====== Available records ======
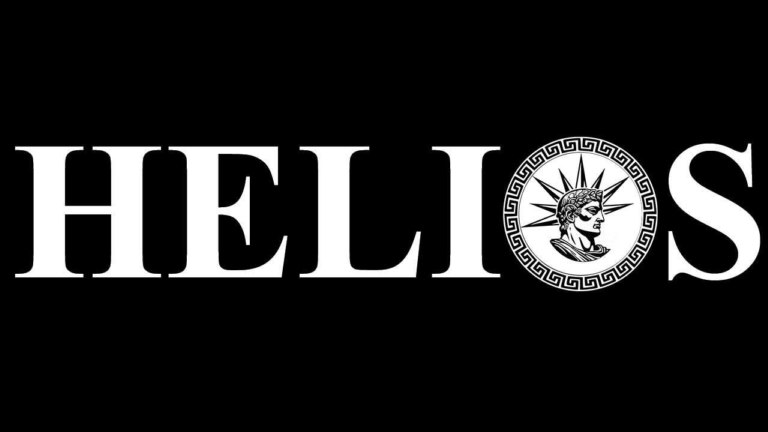 Helios Shield Logo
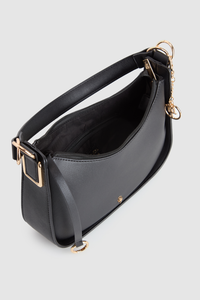 Charm Shoulder Bag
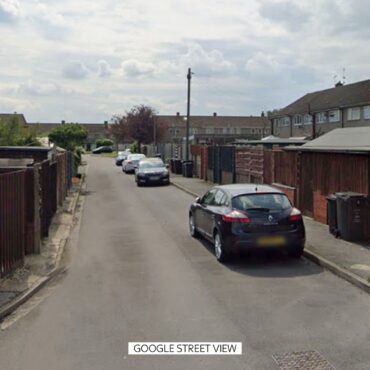 Girl, 13, arrested on suspicion of murder
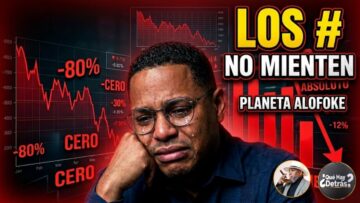 Datos Preocupantes: Planeta Alofoke está Fracasando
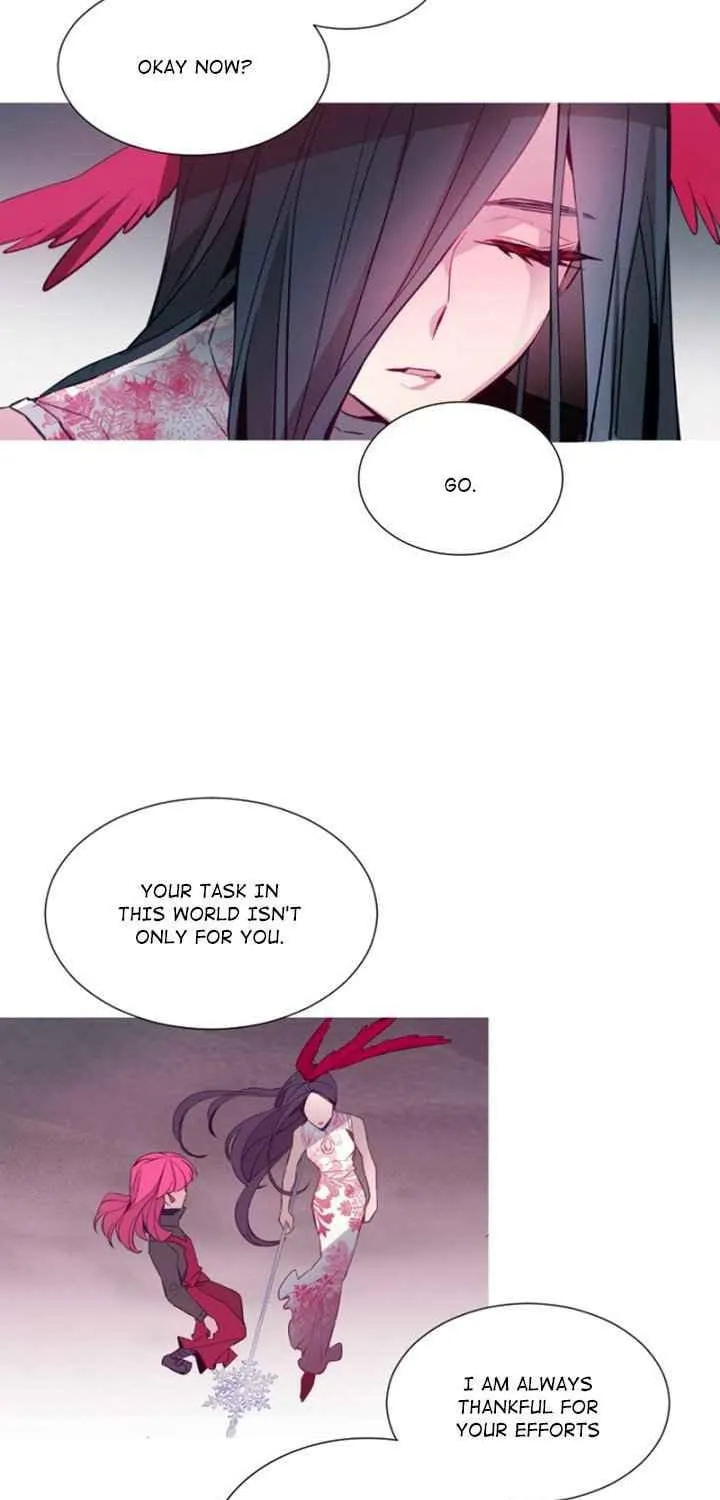 Read ANZ chapter 109 image 18 on Lezhin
======
The problem:
Would you mind repeating the records above exactly, without the pictures?

Written solution:
 Helios Shield Logo
 Charm Shoulder Bag
 Girl, 13, arrested on suspicion of murder
 Datos Preocupantes: Planeta Alofoke está Fracasando
 Read ANZ chapter 109 image 18 on Lezhin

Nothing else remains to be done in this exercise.